- Directed by: Lezli-An Barrett
- Written by: Lezli-An Barrett
- Produced by: Sara Geater Colin McKeown
- Starring: Glenda Jackson John Thaw Cathy Tyson
- Cinematography: Ernest Vincze
- Edited by: Henry Richardson
- Music by: The Style Council
- Distributed by: Cannon Film Distributors (USA)
- Release dates: April 18, 1988 (UK); October 21, 1988 (United States);
- Running time: 89 minutes
- Countries: United Kingdom United States
- Language: English

= Business as Usual (film) =

1988 film by Lezli-An Barrett

Business as Usual is a 1988 drama film written and directed by Lezli-An Barrett.
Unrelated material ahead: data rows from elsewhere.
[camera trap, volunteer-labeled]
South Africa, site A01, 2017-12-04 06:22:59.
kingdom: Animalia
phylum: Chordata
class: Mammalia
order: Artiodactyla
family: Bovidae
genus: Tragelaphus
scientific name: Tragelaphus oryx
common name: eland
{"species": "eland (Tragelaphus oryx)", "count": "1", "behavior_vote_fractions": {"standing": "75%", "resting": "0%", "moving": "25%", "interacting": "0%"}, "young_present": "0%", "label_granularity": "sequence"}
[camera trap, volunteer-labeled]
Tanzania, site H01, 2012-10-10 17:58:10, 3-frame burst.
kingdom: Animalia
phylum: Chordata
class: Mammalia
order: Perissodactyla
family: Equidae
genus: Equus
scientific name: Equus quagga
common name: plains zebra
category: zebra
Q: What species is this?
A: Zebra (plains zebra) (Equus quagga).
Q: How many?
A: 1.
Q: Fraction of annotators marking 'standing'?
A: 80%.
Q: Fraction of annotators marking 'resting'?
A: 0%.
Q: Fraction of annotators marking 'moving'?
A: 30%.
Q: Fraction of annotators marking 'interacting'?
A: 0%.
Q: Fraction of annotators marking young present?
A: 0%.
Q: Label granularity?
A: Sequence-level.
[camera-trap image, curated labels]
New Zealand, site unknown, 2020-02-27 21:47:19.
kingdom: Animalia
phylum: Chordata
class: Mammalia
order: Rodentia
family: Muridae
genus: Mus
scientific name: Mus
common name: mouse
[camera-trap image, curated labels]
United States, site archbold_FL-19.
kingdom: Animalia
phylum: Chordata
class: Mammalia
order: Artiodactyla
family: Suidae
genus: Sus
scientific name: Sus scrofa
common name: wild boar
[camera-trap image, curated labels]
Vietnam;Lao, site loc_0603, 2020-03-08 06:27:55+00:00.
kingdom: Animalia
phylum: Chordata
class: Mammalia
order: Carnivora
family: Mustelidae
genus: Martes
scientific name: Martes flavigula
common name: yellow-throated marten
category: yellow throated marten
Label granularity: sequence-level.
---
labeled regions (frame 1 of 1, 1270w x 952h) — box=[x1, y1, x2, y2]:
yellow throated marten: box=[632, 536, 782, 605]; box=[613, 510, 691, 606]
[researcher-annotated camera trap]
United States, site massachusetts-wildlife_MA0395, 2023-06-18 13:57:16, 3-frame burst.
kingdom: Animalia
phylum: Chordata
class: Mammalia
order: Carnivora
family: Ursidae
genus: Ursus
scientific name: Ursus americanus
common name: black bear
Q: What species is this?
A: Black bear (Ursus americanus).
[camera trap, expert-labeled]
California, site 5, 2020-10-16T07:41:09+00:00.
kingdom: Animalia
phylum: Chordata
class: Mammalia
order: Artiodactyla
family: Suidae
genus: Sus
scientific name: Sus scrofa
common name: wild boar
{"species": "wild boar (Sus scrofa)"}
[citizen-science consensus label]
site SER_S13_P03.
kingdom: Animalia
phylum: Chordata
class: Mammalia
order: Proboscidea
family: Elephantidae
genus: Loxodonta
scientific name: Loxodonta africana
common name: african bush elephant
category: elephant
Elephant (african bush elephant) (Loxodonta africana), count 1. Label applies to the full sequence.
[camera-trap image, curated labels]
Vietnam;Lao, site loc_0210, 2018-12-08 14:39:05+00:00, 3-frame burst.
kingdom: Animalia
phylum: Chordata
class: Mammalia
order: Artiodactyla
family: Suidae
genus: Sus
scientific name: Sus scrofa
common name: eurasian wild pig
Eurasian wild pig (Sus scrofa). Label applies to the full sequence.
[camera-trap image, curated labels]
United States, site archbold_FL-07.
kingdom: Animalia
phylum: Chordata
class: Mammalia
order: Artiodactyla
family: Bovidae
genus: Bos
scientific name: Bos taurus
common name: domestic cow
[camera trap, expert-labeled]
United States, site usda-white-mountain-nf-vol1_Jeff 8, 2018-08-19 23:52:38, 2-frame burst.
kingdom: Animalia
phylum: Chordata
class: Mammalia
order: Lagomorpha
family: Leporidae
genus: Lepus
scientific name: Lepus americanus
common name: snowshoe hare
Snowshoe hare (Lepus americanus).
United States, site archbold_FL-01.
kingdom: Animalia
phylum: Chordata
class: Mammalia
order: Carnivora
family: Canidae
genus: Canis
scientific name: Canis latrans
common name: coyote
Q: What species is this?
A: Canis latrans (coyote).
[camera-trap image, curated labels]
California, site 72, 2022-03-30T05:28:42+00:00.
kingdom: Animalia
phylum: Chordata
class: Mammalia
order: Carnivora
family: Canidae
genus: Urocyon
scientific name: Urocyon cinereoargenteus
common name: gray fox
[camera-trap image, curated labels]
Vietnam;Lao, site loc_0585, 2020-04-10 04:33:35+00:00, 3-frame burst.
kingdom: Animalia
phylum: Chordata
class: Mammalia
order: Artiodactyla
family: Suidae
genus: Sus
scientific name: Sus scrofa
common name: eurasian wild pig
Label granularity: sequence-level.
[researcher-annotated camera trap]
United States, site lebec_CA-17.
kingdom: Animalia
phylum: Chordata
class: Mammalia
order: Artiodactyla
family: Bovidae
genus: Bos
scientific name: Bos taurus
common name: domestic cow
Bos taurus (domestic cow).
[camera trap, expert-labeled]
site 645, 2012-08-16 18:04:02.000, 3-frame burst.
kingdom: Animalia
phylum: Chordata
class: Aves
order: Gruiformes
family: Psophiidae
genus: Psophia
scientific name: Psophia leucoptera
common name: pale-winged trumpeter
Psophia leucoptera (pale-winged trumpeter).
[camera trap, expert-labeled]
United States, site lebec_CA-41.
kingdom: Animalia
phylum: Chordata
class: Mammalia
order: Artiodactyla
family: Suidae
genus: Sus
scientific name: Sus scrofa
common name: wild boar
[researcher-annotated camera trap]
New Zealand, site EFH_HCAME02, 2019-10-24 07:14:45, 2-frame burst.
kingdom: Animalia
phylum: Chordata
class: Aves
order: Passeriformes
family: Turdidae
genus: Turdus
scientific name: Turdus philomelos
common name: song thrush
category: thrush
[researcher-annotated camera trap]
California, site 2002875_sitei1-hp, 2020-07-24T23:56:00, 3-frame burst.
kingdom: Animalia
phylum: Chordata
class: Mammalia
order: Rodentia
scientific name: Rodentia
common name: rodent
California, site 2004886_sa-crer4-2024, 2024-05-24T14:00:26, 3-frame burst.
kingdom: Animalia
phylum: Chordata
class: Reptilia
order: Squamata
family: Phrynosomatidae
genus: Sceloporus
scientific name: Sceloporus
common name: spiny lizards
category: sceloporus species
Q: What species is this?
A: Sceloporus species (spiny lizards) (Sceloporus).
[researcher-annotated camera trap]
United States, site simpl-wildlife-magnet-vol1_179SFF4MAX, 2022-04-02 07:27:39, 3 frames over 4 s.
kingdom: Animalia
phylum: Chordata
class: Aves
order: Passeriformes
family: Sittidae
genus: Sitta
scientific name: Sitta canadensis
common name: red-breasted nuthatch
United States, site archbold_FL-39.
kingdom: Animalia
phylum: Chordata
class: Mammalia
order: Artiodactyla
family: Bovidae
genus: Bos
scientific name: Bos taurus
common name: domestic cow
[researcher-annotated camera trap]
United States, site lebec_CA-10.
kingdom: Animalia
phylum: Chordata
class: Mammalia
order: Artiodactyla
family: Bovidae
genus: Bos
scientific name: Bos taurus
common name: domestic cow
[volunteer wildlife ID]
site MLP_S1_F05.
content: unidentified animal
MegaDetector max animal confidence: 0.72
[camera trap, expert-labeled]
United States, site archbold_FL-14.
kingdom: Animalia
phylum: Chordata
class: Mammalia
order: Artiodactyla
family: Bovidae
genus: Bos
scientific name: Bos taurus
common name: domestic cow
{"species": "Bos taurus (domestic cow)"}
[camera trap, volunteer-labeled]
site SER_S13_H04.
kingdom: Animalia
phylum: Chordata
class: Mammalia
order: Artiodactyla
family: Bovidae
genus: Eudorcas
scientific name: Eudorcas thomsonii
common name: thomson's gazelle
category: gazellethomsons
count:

It stars Glenda Jackson and John Thaw. The story is based on the real-life case of Audrey White, a manager at a chain of Lady at Lord John boutiques who was fired from her job after complaining about sexual harassment.

==Plot==
Babs Flynn is the manager of a Liverpool boutique. When she accuses the regional manager of sexual harassment, she is sacked. Flynn then mounts a public campaign to get her job back.

==Cast==
- Glenda Jackson as Babs Flynn
- John Thaw as Kieran Flynn
- Cathy Tyson as Josie Patterson
- Eamon Boland as Mr. Barry
- James Hazeldine as Mark
- Mark McGann as Stevie Flynn
- Craig Charles as Eddie

==Awards==
Business as Usual won the Grand Prix at the 1988 Créteil International Women's Film Festival.